Molecularly targeted therapies are at the forefront of clinical science, and are expected to lead to personalization of medical treatments for each patient. Most such therapies are directed at inhibiting specific signal transduction enzymes or pathways, thus creating a critical need for assays capable of measuring the activities of these proteins in disease models and in patient samples. The ability to measure relevant enzyme activity in primary cell samples at baseline and/or after treatment would provide the ability to tailor patient therapy based on aberrant signal transduction, validate mechanisms of resistance in patients, and would offer an invaluable pharmacodynamic tool to assess whether resistance is associated with inadequate target inhibition. Here we report our most recent efforts to create the analytical and chemical tools needed to directly measure the enzymatic activities of therapeutic targets including protein kinases, lipid-modifying enzymes and the proteasome. Fluorescent reagents are under development that report the activity of these various enzymes with the goal of performing biochemical assays in primary cells. The basic design incorporates enzyme substrates that are modified to create compounds which can be loaded into cells where they are modified by the enzyme of interest. Work has included modification of peptides to confer membrane permeability and to achieve long intracellular lifetimes.
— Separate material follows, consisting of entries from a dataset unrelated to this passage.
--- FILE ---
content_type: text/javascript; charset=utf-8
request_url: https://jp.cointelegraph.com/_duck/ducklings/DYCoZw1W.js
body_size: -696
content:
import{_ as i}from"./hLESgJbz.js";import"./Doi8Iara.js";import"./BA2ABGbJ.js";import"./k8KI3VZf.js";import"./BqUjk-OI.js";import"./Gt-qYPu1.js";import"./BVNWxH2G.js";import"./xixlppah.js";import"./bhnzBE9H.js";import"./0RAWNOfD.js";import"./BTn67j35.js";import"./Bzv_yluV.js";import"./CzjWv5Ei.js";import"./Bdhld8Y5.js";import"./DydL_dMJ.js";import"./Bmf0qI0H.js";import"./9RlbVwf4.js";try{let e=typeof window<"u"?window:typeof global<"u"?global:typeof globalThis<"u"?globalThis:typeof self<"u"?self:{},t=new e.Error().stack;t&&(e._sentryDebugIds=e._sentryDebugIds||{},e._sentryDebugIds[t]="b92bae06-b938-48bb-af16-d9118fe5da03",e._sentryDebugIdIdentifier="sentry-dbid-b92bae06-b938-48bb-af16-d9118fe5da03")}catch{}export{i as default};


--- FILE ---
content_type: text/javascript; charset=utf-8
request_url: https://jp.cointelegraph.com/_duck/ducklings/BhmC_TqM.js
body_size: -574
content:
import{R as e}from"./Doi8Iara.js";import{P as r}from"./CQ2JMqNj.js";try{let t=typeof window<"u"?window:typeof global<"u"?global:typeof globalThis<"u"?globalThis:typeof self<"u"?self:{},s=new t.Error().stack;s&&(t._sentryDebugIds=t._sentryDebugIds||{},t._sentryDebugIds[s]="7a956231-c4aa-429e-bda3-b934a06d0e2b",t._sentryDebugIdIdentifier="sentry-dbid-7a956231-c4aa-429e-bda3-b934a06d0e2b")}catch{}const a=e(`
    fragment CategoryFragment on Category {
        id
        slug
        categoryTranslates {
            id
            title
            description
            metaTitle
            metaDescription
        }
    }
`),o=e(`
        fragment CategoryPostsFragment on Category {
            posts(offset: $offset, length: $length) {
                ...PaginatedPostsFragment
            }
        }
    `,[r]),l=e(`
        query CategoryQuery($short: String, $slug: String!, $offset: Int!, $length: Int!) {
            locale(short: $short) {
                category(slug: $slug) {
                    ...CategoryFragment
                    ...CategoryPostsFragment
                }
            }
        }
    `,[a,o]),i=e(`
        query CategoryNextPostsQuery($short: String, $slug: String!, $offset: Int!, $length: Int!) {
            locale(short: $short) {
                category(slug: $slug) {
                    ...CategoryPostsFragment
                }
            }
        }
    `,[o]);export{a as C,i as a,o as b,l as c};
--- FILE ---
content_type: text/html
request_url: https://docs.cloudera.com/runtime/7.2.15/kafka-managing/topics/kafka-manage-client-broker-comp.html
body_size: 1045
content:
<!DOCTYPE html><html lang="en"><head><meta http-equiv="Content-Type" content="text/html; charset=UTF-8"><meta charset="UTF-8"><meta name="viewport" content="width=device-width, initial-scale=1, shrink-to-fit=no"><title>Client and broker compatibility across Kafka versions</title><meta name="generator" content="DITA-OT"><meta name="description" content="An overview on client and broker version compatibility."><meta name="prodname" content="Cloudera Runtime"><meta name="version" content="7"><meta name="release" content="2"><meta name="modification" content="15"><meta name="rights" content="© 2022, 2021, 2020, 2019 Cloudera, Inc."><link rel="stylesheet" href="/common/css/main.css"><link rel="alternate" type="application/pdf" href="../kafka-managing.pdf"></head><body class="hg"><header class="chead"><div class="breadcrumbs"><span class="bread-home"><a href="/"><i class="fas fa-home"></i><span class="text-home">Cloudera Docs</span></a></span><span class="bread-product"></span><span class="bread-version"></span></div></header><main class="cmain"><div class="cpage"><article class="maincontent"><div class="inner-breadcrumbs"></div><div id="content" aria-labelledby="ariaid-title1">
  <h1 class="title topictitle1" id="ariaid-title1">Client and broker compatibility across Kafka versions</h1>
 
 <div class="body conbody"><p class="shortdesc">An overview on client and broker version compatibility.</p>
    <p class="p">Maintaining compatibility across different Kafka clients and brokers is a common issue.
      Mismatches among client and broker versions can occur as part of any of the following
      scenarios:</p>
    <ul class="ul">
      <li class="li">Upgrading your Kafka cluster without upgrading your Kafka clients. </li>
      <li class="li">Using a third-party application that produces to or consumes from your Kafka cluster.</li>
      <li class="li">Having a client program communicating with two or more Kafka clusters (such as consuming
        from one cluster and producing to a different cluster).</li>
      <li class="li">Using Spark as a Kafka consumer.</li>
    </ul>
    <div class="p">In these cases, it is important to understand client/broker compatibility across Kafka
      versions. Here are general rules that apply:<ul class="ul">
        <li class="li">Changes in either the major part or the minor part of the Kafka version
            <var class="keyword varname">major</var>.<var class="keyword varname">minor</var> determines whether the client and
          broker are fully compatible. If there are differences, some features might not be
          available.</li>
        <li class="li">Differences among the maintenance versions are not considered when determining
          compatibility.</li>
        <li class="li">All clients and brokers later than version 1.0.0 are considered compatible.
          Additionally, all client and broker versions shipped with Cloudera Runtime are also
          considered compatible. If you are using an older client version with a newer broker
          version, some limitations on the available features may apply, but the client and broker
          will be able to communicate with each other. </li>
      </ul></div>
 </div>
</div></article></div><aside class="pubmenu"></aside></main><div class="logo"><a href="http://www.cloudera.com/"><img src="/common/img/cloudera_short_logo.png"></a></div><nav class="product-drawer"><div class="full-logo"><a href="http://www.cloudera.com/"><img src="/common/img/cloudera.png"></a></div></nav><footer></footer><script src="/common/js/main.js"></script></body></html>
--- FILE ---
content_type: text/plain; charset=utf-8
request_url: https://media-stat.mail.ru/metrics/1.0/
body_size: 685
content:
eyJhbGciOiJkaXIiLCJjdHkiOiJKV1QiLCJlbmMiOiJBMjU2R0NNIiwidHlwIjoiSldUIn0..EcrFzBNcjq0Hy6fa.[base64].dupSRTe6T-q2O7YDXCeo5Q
Microelectrophoretic separations combined with low-level fluorescence detection enable the quantitative analysis of these compounds from single mammalian cells. This capability addresses three major issues currently faced in the biochemical analysis of clinical samples: the need for direct measurement of the enzymatic activity of target proteins; sample size requirements that are feasible for clinical implementation; and sample heterogeneity that can mask pertinent aspects related to therapeutic response.